━━━━━ AVAILABLE DATA ━━━━━

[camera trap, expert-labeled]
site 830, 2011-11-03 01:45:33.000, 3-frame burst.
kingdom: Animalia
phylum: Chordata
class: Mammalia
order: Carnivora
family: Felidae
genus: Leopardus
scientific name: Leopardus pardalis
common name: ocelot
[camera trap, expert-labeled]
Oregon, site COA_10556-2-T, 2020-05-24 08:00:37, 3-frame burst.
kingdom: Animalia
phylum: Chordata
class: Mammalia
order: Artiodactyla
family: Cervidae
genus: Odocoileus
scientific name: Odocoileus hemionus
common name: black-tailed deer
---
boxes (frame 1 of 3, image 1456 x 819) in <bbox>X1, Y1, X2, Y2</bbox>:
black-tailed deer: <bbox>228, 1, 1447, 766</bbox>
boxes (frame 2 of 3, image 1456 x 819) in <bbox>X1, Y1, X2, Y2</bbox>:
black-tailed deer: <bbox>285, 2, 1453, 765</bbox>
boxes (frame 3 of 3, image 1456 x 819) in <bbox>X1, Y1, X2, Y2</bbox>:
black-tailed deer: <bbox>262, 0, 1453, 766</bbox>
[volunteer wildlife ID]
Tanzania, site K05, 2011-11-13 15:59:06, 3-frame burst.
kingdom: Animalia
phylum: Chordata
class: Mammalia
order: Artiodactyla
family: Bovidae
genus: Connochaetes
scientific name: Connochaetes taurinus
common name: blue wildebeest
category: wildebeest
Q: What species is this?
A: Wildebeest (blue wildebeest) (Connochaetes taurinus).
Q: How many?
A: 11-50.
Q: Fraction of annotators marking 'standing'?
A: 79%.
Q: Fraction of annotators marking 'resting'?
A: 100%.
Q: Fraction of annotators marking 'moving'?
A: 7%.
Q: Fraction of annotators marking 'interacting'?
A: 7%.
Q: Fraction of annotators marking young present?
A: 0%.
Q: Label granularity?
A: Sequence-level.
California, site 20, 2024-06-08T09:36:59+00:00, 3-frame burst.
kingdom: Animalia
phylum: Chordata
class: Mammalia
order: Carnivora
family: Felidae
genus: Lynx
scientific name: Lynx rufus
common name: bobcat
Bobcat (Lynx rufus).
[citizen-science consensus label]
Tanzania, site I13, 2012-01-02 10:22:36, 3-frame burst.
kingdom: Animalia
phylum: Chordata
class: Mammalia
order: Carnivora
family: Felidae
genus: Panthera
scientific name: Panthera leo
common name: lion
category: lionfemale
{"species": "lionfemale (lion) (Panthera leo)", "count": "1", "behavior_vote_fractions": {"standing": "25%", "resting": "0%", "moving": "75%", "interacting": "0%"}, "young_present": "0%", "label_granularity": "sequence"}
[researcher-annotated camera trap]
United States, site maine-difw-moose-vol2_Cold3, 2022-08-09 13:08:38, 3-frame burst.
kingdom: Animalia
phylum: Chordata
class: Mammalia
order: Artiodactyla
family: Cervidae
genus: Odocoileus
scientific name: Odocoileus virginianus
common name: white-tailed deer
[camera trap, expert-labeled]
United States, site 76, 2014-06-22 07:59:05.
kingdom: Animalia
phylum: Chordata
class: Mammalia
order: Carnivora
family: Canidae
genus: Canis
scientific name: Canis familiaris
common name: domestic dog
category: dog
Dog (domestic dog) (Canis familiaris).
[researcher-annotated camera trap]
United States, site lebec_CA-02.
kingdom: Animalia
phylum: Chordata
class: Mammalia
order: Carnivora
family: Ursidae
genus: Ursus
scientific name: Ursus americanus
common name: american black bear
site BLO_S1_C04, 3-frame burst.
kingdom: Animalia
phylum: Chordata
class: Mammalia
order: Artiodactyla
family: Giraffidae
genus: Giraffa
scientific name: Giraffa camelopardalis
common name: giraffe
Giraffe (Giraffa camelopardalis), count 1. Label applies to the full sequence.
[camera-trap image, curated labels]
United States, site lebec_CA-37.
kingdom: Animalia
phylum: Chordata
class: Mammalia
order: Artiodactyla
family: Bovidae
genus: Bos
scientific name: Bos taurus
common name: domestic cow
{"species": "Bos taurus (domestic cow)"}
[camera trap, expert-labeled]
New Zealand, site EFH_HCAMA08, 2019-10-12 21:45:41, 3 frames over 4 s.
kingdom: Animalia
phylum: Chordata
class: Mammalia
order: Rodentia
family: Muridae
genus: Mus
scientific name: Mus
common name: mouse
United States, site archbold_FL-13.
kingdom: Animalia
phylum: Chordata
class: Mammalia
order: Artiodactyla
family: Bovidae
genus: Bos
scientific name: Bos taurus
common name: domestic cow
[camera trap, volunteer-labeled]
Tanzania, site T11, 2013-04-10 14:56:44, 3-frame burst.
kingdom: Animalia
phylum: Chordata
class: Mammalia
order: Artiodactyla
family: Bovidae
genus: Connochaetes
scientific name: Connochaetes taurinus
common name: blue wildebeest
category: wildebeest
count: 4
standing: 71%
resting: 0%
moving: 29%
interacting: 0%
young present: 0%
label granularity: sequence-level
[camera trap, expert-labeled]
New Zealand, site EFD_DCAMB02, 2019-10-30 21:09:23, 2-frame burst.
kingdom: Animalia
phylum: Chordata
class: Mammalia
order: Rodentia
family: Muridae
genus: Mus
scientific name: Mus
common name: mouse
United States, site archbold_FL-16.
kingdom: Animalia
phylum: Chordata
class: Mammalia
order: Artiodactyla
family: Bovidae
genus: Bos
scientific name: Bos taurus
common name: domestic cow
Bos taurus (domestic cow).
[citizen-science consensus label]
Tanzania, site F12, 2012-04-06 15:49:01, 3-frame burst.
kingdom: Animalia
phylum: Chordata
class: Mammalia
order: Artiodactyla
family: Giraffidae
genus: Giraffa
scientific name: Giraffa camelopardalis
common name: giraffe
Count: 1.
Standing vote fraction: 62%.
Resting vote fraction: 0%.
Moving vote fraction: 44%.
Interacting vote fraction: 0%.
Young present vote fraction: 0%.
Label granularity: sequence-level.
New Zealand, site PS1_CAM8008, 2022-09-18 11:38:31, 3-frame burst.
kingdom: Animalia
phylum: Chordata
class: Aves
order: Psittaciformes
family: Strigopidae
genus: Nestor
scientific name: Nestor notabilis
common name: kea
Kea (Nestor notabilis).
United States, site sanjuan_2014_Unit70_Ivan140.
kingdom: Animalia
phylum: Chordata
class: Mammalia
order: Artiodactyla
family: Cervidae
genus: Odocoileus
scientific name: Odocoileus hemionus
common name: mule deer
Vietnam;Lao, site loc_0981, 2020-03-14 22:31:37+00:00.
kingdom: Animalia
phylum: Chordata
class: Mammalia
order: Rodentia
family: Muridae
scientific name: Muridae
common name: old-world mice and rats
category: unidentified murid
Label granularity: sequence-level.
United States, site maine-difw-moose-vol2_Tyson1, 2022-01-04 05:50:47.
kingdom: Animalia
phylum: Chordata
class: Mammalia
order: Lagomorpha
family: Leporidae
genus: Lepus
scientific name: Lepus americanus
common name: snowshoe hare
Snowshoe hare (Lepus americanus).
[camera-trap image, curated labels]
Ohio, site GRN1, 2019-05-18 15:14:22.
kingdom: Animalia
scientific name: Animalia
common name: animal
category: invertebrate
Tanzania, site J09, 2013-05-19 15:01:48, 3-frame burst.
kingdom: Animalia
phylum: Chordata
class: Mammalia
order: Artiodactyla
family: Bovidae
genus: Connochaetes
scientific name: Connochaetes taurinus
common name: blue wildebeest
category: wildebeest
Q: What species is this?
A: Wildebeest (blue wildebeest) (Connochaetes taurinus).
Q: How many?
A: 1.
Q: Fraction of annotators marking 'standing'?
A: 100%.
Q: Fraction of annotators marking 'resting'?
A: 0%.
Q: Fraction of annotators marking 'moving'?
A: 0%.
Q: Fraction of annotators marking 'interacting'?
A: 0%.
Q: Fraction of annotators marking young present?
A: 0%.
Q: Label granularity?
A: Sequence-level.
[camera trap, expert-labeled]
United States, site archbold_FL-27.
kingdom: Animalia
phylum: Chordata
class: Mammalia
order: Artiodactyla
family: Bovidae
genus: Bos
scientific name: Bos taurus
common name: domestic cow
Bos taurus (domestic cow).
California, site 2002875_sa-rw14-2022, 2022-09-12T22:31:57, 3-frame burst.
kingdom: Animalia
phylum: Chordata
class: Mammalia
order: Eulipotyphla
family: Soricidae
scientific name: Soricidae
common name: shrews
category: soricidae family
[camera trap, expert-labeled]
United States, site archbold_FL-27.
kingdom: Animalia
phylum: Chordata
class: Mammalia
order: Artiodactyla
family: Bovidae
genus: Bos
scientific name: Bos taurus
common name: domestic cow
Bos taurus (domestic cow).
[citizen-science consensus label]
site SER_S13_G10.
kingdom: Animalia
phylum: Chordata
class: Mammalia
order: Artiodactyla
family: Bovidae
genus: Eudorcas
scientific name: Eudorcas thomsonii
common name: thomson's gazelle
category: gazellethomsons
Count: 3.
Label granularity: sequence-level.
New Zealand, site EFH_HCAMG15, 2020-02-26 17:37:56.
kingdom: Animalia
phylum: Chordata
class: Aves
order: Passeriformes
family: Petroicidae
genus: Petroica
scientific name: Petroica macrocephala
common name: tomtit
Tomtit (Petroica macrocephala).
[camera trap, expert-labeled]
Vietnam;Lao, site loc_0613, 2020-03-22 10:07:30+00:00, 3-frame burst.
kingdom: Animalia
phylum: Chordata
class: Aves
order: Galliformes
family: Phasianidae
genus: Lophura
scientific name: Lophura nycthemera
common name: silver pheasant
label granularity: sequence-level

━━━━━

• [WORK REQUEST]:
Filter these records, keeping every line where the word "volunteer" occurs.

• [OUTPUT OF THE TASK]:
[volunteer wildlife ID]
[camera trap, volunteer-labeled]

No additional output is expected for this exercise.